▶ **Text shown**
Thursday, June 4, 2015

Facing Truth... Content

Tomorrow I am going to turn 27.

Twenty seven.

Who am I?

I am me. I am a mother. I am a stepmother. I am a partner. I am a successful business woman. I am divorced – an ex-wife. I am a sister, a daughter, an aunt, a granddaughter, a niece.  

This year has been a long year of learning for myself. And if I could pinpoint what I’ve learn most about, it’s about learning how to be me.

For years I've focused on THINGS. I got married so young and lost myself in life in a way that I never got to figure out who I was. Don’t get me wrong, every step I’ve taken has been the step I needed to take, but I am sure I have taken the least direct route in life.

The warnings that come from elders as you go through life;
It goes quickly
Blink and it’s gone
Stay true to yourself
Don’t rush into things
Hang out with the right crowd
It will be over before you now it
And all of them seem wrong. Well at least to me when I was younger they all seemed wrong.

“No”, I would think;
High school is taking forever
I've been dating him for 6 months, we’re practically married
I know he is the one I want to be with
6 months of trying to fall pregnant is FOREVER
I’ll never get over the pain of this miscarriage, I will think of it everyday
I can’t leave. I said “till death do us part”

But now, I have perspective. Perhaps perspective that one day I will disprove, not dissimilar to the perspective that I've disproved from my life before.

In any case, right now, this is how I feel.

I am sure that as I write, my story will start to unfold. So in lieu of hashing out the past I will abbreviate a little.

I had an epiphany.

It felt sudden at the time, but I think I am actually experiencing it still. This epiphany, as they often do, changed my life.

I was judgemental. Jealous. Negative and ultimately unhappy.

▶ **Data section**
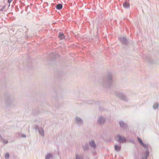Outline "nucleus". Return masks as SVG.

▶ **Task objective**
Print the blog post about turning 27 above in full, word for word.

▶ **Complete response**
Thursday, June 4, 2015

Facing Truth... Content

Tomorrow I am going to turn 27.

Twenty seven.

Who am I?

I am me. I am a mother. I am a stepmother. I am a partner. I am a successful business woman. I am divorced – an ex-wife. I am a sister, a daughter, an aunt, a granddaughter, a niece.  

This year has been a long year of learning for myself. And if I could pinpoint what I’ve learn most about, it’s about learning how to be me.

For years I've focused on THINGS. I got married so young and lost myself in life in a way that I never got to figure out who I was. Don’t get me wrong, every step I’ve taken has been the step I needed to take, but I am sure I have taken the least direct route in life.

The warnings that come from elders as you go through life;
It goes quickly
Blink and it’s gone
Stay true to yourself
Don’t rush into things
Hang out with the right crowd
It will be over before you now it
And all of them seem wrong. Well at least to me when I was younger they all seemed wrong.

“No”, I would think;
High school is taking forever
I've been dating him for 6 months, we’re practically married
I know he is the one I want to be with
6 months of trying to fall pregnant is FOREVER
I’ll never get over the pain of this miscarriage, I will think of it everyday
I can’t leave. I said “till death do us part”

But now, I have perspective. Perhaps perspective that one day I will disprove, not dissimilar to the perspective that I've disproved from my life before.

In any case, right now, this is how I feel.

I am sure that as I write, my story will start to unfold. So in lieu of hashing out the past I will abbreviate a little.

I had an epiphany.

It felt sudden at the time, but I think I am actually experiencing it still. This epiphany, as they often do, changed my life.

I was judgemental. Jealous. Negative and ultimately unhappy.